I am running a Mediawiki at the domain someurl.com/wiki/
. Unfortunally it generates a bunch of automatically generated Special pages which mainly are of low quality but nevertheless are massively scanned by search engines with queries like:
/index.php/Special:Whatlinkshere/some_topic
or as well
/index.php?title=Special:Whatlinkshere&target=some_topic
where some_topic is an article of the wiki.
These requests seem to be of very low benefit but they consume a good deal of bandwidth and in addition I fear those automatically generated pages are not so good for my site's quality reputation in the serchengines evaluation.
As the requests a mostly done by 'good' engines such as Google or Bing I am quite sure they would obey robots.txt.
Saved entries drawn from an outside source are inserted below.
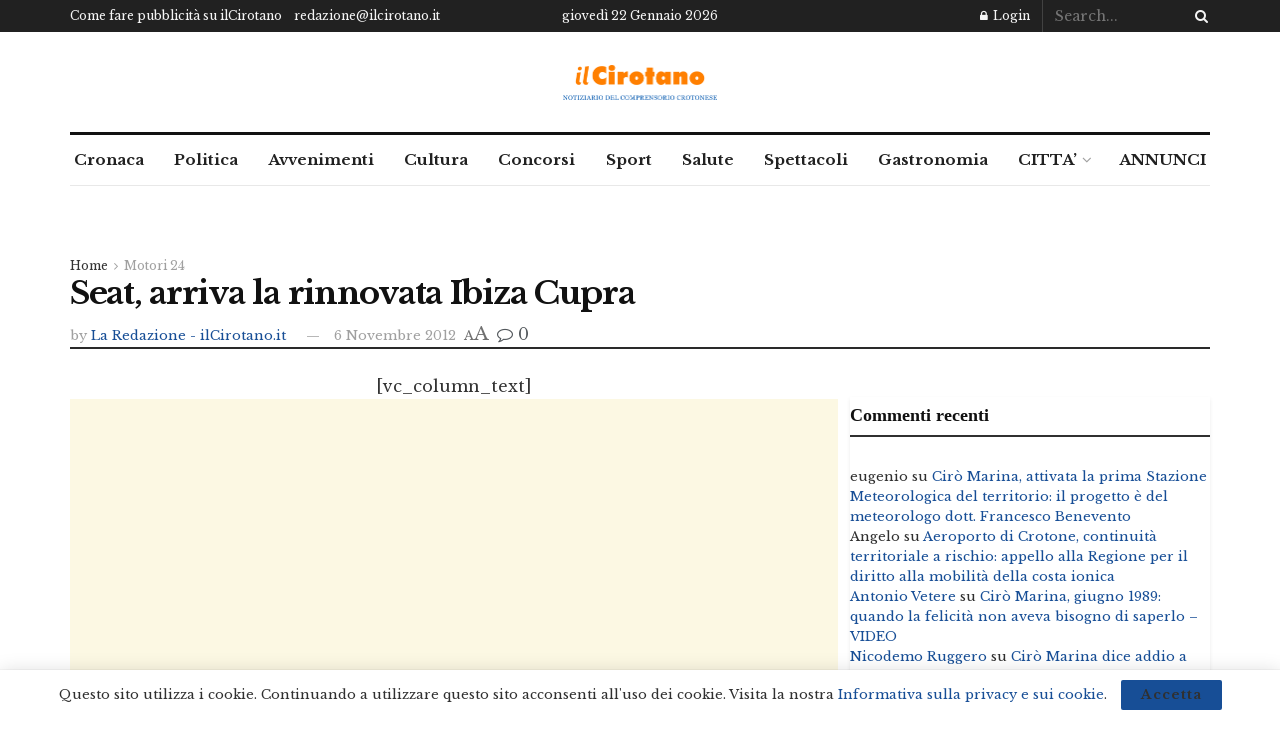

--- FILE ---
content_type: text/html; charset=utf-8
request_url: https://www.google.com/recaptcha/api2/aframe
body_size: 270
content:
<!DOCTYPE HTML><html><head><meta http-equiv="content-type" content="text/html; charset=UTF-8"></head><body><script nonce="jfqLKDAWT5VfylXRyoHZNQ">/** Anti-fraud and anti-abuse applications only. See google.com/recaptcha */ try{var clients={'sodar':'https://pagead2.googlesyndication.com/pagead/sodar?'};window.addEventListener("message",function(a){try{if(a.source===window.parent){var b=JSON.parse(a.data);var c=clients[b['id']];if(c){var d=document.createElement('img');d.src=c+b['params']+'&rc='+(localStorage.getItem("rc::a")?sessionStorage.getItem("rc::b"):"");window.document.body.appendChild(d);sessionStorage.setItem("rc::e",parseInt(sessionStorage.getItem("rc::e")||0)+1);localStorage.setItem("rc::h",'1769116098305');}}}catch(b){}});window.parent.postMessage("_grecaptcha_ready", "*");}catch(b){}</script></body></html>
So I added the following robots.txt to the folder of the base url someurl.com
(I added the whole robots.txt, even though only line 1 and 6 are relevant for the queries named above):
User-agent: *
Disallow: User:
Disallow: Discussion:
Disallow: MediaWiki:
Disallow: Special:
Disallow: /login.php
Disallow: /profile.php
Disallow: /author/
Disallow: /category/
Disallow: /tag/
This robots.txt is active for about two days now and has been crawled already, but still there are many requests to URLs like the above which I thought blocked.
So I have the following questions now:
1) is the above logic correct and capable of denying access (to well behaving bots). Especially I wonder whether Disallow: Spezial:
correctly works as a wildcard to deny all request having "Special:" in URL or in parameter. I also wonder if the ":" in "Special:" might be a problem.
2) If so why then there is no effect yet? I consider I just have to grant more time to see the effect?
3) Will denying in the robots.txt lead to the de-indexing of this sites from the searchengines results? If not how can I get this huge amount of automatically generated URLs de-indexed?